Tuesday, February 8, 2011

Does Walter Falter?

It is important when reading Whitman’s “Democratic Vistas” to understand the context in which it was written. As can be expected, America was a very different place in the year 1871, and Whitman’s observations certainly reflect this.  David Brooks wrote an modern reflection on Whitman’s essay, which helps convey the happenings of Whitman’s era. Brooks tells his readers that Whitman was optimistic that the Civil War would have purged the rejoined states of their prior problems and allow them to move forward in terms of culture, education, and literature. Whitman speaks of an ideal future America where the nation is a stronger democracy through “the copious production of perfect characters among the people, and though the advent of a sane and pervading religiousness.” Although there is certainly contention over what exactly the “American dream” is, it is safe to say that this is not everyone’s idea of it. 
This is not to say, necessarily, that the American Dream has changed or expanded. Whitman, while one of the most critically acclaimed American poets of all time, cannot and did not speak for every one of this contemporaries. The number of people that do agree with his notion of the American dream, I would say, has likely fallen greatly since the year 1871 though. I am also willing to argue that his lofty aspirations for the United States of America have not even come close to having been fulfilled in the one hundred-forty years that have elapsed since “Democratic Vistas” was written. Whitman repeatedly explains that expects a class of elite writers, unlike what the world has ever seen, to arise from America. He also calls the “American born populace, the peacablest and most good-natured race in the world” as well as the “most personally independent and intelligent.”
While I would love to say that Walt was spot on with his predictions, I’m afraid that there are glaring statistics that would serve as an irrefutable rebuttal. The body of literature that has come out of America in the last century hardly compares the canon of classics that exists. I love Bukowski as much as, if not more than, the next guy, and Salinger could certainly put words together, but America hasn’t produced anything close to the level of Tolstoy, Dostoyevsky, or Shakespeare. I think the American industrial military complex says plenty and violent crime statistics say more than enough about the “peaceablest and most good-natured race in the world” part of Whitman’s prediction.   As for intelligence, American children are falling behind other nations in terms of education; there is nothing intelligent about failing to invest in future generations. The aspect of today’s American population Whitman comes closest to being right about would be the independence part. Unfortunately, if you ask Robert Putnam he’d tell you that’s not necessarily a good thing. In fact he’d go so far as tell you that this lack of social capital is leading to the disintegration of the American community. 

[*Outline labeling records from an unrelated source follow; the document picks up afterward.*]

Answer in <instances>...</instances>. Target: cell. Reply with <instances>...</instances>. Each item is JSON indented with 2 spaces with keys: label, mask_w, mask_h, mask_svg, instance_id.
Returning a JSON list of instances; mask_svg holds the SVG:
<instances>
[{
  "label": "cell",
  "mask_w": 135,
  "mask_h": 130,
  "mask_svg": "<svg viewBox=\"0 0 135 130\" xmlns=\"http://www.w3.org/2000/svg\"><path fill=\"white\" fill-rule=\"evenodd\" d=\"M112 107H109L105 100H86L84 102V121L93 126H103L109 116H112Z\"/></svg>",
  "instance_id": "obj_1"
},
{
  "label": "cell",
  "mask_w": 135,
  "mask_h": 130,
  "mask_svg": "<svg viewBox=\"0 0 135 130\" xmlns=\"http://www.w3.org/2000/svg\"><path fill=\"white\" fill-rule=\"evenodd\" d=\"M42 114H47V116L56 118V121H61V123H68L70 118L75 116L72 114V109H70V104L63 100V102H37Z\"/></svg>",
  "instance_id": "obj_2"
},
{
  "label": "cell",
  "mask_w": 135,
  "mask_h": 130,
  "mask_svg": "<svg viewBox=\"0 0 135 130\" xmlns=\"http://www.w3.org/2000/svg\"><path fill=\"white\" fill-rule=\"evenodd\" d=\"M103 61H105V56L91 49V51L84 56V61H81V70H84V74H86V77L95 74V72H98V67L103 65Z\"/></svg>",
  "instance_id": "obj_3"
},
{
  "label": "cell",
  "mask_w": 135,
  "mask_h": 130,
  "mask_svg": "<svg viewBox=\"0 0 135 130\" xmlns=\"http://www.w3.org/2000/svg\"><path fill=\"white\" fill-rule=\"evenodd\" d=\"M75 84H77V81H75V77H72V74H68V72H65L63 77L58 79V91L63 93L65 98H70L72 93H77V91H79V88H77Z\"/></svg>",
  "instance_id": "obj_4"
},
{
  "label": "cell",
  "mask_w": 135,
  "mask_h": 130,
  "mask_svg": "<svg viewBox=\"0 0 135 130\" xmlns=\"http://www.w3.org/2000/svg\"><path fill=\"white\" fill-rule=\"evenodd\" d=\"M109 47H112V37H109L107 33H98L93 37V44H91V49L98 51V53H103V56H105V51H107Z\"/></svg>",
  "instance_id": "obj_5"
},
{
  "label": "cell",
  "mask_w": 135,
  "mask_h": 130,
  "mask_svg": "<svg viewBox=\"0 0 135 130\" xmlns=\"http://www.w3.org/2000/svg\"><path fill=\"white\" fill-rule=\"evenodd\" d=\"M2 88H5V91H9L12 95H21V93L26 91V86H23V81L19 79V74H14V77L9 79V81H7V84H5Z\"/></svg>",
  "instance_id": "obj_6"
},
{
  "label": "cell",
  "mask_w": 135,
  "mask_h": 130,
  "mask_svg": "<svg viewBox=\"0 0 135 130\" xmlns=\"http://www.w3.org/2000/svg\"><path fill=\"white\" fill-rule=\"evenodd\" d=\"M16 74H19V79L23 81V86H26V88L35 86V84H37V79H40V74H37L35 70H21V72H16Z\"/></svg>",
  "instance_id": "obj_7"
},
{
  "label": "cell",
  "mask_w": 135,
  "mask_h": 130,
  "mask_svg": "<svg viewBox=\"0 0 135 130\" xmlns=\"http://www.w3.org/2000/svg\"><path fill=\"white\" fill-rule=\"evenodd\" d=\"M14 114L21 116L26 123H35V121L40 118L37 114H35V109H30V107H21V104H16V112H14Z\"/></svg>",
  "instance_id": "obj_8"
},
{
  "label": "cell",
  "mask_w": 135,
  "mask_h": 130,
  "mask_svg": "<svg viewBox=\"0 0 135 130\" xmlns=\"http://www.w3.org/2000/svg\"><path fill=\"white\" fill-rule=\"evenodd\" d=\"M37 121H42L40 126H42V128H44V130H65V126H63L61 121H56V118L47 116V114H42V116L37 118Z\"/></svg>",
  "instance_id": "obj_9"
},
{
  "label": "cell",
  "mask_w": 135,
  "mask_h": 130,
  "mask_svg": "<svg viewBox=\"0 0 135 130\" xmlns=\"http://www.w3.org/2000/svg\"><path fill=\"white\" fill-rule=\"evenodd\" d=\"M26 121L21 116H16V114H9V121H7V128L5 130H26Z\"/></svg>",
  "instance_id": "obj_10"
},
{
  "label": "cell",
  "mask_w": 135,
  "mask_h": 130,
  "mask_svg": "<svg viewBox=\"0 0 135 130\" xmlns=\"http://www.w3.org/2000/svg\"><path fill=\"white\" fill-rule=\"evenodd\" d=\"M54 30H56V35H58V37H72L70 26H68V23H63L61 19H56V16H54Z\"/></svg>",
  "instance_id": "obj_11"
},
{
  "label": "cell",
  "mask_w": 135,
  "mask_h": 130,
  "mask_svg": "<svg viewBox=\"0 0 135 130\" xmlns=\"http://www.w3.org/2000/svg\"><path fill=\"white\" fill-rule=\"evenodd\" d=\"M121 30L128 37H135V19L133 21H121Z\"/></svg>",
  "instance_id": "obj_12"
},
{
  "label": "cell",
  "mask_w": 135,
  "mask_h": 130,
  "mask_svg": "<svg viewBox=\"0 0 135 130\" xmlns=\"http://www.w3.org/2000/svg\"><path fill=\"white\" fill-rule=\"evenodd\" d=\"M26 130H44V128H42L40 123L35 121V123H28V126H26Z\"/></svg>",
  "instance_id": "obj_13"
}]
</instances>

However, if Whitman were to read this response today, David Brooks says that he would likely agree with a large part of it. In fact shortly after writing “Democratic Vistas” Whitman realized that perhaps his optimism got the best of him and the American people are largely more apathetic then he initially realized. I was somewhat surprised that Brooks wrote such a glowing response to this essay. What Brooks seems to have liked about “Vistas” was the way it aligns so well with the ideas of American exceptionalism and overall patriotism. Brooks even opens his piece with “Whenever I hear people say something stupid about America, which is often these days, I want to punch them in the nose and hand them Walt Whitman’s 1871 essay ‘Democratic Vistas’.” Maybe this poor first impression has tainted the voice Brooks writes with for me, but saying this and then talking about how even Whitman came to realize how he was disillusioned about America makes Brooks seems almost as contradictory as Whitman was. The difference is that Whitman openly admitted his contradictions. But maybe I just need a punch in the nose.